A digital password stores your passwords to all assigned and can be accessed by the user through the use of a single password or a biometric (more on that later).
Through the use of password manager you can make all your passwords random and complex and only have to remember the single password necessary to access it.
Password managers can be native to a device or cloud based. Both can work but the problem with a device-based manager is that if you lose the device, you also lose access to all of your accounts.
Passwords vs Biometrics
Finally, we’ve entered into an age where you can completely bypass passwords entirely through the use of biometrics.
In the context of cyber-security, biometrics refers to the use of biologically specific individual information to secure and gain access to that individual’s specific cyber assets and resources.
To put it plainly, biometrics use features unique to you like your face, eyes, fingerprint or finger dimensions to lock and unlock your accounts.
When it comes to biometrics there are pros and cons.
The main benefit of biometrics is that they are more difficult to hack than a password.
The main disadvantage comes from legal privacy advocates.

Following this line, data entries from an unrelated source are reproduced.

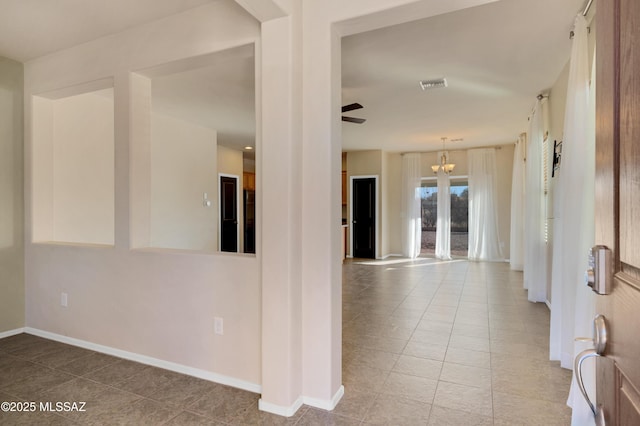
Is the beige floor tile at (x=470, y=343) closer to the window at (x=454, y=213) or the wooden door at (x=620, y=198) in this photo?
the wooden door at (x=620, y=198)

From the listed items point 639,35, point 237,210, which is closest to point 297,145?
point 639,35

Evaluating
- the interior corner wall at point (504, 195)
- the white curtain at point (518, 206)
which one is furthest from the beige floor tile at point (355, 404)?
the interior corner wall at point (504, 195)

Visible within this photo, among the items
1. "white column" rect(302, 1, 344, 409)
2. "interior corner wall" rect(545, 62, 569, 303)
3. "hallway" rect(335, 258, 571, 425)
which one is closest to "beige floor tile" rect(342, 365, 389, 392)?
"hallway" rect(335, 258, 571, 425)

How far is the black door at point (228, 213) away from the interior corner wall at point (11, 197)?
158 inches

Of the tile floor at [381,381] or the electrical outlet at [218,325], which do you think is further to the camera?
the electrical outlet at [218,325]

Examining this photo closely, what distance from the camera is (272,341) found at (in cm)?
210

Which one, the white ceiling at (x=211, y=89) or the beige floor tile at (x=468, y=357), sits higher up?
the white ceiling at (x=211, y=89)

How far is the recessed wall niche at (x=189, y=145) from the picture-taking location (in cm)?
287

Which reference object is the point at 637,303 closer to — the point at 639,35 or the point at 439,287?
the point at 639,35

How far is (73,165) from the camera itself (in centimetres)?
384

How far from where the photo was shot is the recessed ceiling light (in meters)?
3.89

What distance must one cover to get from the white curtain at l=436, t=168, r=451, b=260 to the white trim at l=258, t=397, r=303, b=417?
7012 millimetres

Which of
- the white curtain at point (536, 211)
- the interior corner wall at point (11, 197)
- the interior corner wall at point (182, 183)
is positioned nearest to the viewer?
the interior corner wall at point (11, 197)

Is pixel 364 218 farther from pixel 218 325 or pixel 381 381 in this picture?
pixel 218 325
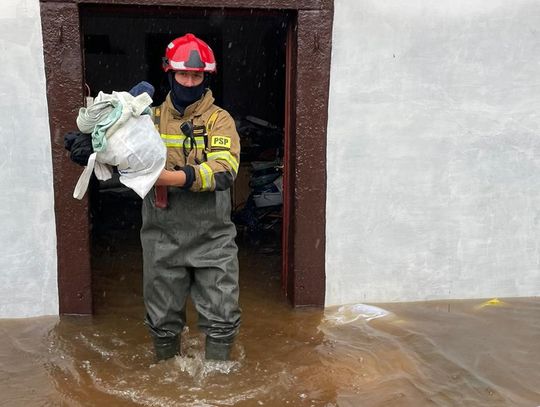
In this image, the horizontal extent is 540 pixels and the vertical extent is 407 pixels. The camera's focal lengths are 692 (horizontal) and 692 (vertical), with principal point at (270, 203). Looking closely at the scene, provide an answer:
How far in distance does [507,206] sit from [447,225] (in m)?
0.53

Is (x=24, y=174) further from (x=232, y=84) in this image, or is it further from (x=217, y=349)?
(x=232, y=84)

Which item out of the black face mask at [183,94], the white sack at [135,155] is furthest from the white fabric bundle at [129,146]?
the black face mask at [183,94]

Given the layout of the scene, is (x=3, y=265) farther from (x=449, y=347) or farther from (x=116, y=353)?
(x=449, y=347)

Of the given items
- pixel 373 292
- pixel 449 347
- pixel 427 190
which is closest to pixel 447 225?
pixel 427 190

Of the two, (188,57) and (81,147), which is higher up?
(188,57)

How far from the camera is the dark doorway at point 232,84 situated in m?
8.25

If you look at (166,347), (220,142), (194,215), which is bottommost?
(166,347)

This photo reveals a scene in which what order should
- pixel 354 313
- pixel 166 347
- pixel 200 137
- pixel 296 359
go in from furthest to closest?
1. pixel 354 313
2. pixel 296 359
3. pixel 166 347
4. pixel 200 137

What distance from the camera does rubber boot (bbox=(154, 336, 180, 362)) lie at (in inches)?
171

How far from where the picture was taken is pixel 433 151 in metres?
5.48

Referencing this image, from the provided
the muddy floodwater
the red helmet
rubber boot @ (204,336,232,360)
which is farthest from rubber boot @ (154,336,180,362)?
the red helmet

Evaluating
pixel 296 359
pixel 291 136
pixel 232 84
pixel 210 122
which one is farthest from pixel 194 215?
pixel 232 84

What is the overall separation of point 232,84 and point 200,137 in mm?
8254

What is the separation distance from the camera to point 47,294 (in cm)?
521
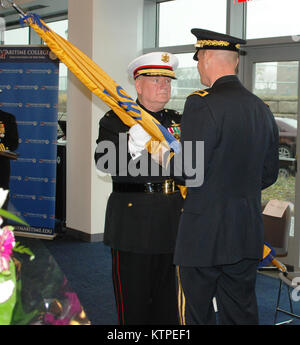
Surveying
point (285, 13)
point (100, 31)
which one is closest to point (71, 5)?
point (100, 31)

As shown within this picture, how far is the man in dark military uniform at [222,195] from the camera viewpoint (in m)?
1.96

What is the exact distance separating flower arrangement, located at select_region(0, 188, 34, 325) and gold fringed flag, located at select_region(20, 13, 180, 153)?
112cm

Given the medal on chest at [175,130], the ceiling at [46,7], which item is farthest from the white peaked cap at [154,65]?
the ceiling at [46,7]

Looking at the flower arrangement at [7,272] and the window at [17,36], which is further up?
the window at [17,36]

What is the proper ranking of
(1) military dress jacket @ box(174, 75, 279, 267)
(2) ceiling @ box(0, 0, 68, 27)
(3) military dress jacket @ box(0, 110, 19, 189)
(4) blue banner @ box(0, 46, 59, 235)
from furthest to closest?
1. (2) ceiling @ box(0, 0, 68, 27)
2. (4) blue banner @ box(0, 46, 59, 235)
3. (3) military dress jacket @ box(0, 110, 19, 189)
4. (1) military dress jacket @ box(174, 75, 279, 267)

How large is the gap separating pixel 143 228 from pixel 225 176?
594 mm

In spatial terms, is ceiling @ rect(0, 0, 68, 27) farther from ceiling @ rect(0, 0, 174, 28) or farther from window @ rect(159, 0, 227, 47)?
window @ rect(159, 0, 227, 47)

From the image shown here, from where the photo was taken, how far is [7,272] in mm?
1052

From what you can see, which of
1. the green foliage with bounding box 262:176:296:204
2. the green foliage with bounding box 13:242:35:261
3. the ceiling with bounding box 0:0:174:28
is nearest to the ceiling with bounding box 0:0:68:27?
the ceiling with bounding box 0:0:174:28

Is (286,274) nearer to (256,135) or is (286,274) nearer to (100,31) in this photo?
(256,135)

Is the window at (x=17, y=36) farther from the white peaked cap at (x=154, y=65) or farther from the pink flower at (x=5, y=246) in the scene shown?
the pink flower at (x=5, y=246)

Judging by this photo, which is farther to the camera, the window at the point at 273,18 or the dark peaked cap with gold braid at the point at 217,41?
the window at the point at 273,18

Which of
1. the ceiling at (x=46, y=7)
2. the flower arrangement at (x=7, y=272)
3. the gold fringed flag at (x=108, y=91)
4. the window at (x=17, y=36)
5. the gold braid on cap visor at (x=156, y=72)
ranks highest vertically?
the ceiling at (x=46, y=7)

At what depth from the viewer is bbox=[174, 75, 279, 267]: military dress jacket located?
6.40ft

In theory, you can be compelled to give access to your accounts with your face or fingerprints but because of the 5th amendment, you can not be compelled to surrender your passwords.
Whether you choose biometrics or a password to secure your account is a matter of preference. However, the most secure way to protect your account is to use both!
So with keeping your cyber assets secure so easy today, why not use every resource available?